START Given text
So my problem is with data coming from server side,on selection of each dropdown list i want to filter the available-results also,but the data that coming from server side get appended to show div i.e dropdown-list items and results-items.i only want to append results-items to show div.
client side code
var country_code = $(this).val();
console.log(country_code);
if(country_code){
$('#loadingmessage').show();
$.ajax({
type:'POST',
url:'dependent.php',
data:'country_code='+country_code,
success:function(html){
console.log(html);
$('#state').html(html);
$('#city').html('<option value="">Select state first</option>');
$('#results').html(html);
$('#loadingmessage').hide();
}
});
}else{
$('#state').html('<option value="">Select country first</option>');
$('#city').html('<option value="">Select state first</option>');
}
});
server side code
if(isset($_POST["country_code"]) && !empty($_POST["country_code"])){
$id = 1;
$code = $_POST['country_code'];
$code = mysqli_real_escape_string($conn,$code);
$query = "SELECT * FROM plus2_state WHERE country_code = '$code' ORDER BY state ASC";
$result = mysqli_query($conn,$query) or die(mysqli_error($conn));
$rowCount = mysqli_num_rows($result);
if($rowCount > 0){
while($row = mysqli_fetch_array($result)){
echo '<option class="state_option" value="'.$row['state_id'].'">'.$row['state'].'</option>';
}
}else{
echo '<option class="state_option" value="">State not available</option>';
}
$query_1 = "SELECT * from content where country_code = '$code' ORDER BY emp_name ASC";
$result_1 = mysqli_query($conn,$query_1) or die(mysqli_error($conn));
$row_count = mysqli_num_rows($result_1);
$_SESSION['result'] = array();
if($row_count > 0 )
{
while($content_rows = mysqli_fetch_array($result_1))
{
unset($_SESSION['result']);
echo "<div class='result'><div class='col-md-3 photo-grid' style = 'float:left'>
<div class = 'well well-sm'><h4><small>".$content_rows['emp_name']."</small></h4></div></div></div>";
$_SESSION['result'][$id] = array('name' => $content_rows['emp_name']);
}
}
else
{
echo "<div class = 'result'>no results found</div>";
}
$_SESSION['country_code'] = $code ;
//print_r($_SESSION['result']);
}
END Given text
● **Request**: Transcribe the dropdown filtering post word for word between "So my problem" and "to show div.", inclusive.
START Given entries
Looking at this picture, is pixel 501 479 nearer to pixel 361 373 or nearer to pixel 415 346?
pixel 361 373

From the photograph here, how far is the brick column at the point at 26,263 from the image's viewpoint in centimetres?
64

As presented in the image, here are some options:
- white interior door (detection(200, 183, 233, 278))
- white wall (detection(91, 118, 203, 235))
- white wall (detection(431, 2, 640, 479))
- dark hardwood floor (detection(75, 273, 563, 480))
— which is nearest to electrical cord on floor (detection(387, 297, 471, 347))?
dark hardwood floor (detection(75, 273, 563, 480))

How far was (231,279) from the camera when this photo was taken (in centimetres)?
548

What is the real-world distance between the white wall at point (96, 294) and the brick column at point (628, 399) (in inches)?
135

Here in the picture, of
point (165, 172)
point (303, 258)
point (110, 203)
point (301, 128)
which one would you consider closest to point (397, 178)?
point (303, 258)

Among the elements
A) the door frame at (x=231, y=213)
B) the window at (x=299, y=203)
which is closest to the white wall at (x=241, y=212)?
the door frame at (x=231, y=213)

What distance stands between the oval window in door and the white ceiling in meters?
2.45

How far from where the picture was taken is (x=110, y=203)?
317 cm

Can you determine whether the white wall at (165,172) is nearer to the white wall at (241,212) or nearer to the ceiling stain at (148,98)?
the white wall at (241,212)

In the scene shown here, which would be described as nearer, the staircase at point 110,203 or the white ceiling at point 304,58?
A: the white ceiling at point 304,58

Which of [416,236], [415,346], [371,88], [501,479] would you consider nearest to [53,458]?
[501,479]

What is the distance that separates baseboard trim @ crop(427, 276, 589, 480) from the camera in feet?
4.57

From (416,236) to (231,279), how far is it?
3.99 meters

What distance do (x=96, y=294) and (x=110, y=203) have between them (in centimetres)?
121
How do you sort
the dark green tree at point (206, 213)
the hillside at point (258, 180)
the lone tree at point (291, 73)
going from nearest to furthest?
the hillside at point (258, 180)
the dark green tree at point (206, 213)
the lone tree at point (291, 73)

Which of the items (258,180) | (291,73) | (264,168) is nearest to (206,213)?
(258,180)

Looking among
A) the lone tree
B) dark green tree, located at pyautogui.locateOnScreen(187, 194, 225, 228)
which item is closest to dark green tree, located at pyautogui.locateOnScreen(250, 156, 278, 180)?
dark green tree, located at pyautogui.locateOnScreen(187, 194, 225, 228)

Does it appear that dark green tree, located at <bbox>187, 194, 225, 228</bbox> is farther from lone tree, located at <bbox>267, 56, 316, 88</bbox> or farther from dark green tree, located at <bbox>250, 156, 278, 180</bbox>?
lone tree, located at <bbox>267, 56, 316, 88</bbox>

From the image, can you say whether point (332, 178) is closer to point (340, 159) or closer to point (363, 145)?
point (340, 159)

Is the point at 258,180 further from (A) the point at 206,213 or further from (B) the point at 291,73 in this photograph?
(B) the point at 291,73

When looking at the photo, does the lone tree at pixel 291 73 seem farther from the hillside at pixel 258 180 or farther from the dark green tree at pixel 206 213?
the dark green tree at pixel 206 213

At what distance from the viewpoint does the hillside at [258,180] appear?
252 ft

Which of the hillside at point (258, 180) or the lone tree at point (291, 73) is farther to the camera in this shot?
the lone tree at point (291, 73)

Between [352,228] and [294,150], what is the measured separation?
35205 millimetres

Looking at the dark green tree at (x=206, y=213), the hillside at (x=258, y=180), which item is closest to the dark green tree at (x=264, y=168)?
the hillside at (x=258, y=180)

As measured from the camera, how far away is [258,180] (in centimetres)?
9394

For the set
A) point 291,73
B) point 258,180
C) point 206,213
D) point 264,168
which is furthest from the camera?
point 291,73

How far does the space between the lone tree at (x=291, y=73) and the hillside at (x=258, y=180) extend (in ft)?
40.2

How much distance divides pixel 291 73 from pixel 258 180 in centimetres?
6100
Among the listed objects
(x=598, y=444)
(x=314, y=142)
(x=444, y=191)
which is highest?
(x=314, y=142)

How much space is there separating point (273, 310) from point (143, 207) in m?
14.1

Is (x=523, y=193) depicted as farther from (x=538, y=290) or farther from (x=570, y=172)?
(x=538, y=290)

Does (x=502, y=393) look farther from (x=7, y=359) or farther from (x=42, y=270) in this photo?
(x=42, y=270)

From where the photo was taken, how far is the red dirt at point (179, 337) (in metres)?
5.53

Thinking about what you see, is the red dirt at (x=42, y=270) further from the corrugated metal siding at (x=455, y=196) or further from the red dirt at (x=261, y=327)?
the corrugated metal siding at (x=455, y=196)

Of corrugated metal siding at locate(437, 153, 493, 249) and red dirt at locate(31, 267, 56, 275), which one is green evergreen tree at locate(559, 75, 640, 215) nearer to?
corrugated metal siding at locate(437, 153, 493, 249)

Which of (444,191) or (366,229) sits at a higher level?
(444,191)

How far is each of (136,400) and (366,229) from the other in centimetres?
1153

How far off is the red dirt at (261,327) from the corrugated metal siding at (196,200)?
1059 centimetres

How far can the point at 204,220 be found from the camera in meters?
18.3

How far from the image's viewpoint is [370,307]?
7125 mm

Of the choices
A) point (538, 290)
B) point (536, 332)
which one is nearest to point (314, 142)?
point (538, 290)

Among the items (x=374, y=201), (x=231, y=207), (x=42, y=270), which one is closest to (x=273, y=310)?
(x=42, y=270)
END Given entries
● **Right answer**:
So my problem is with data coming from server side,on selection of each dropdown list i want to filter the available-results also,but the data that coming from server side get appended to show div i.e dropdown-list items and results-items.i only want to append results-items to show div.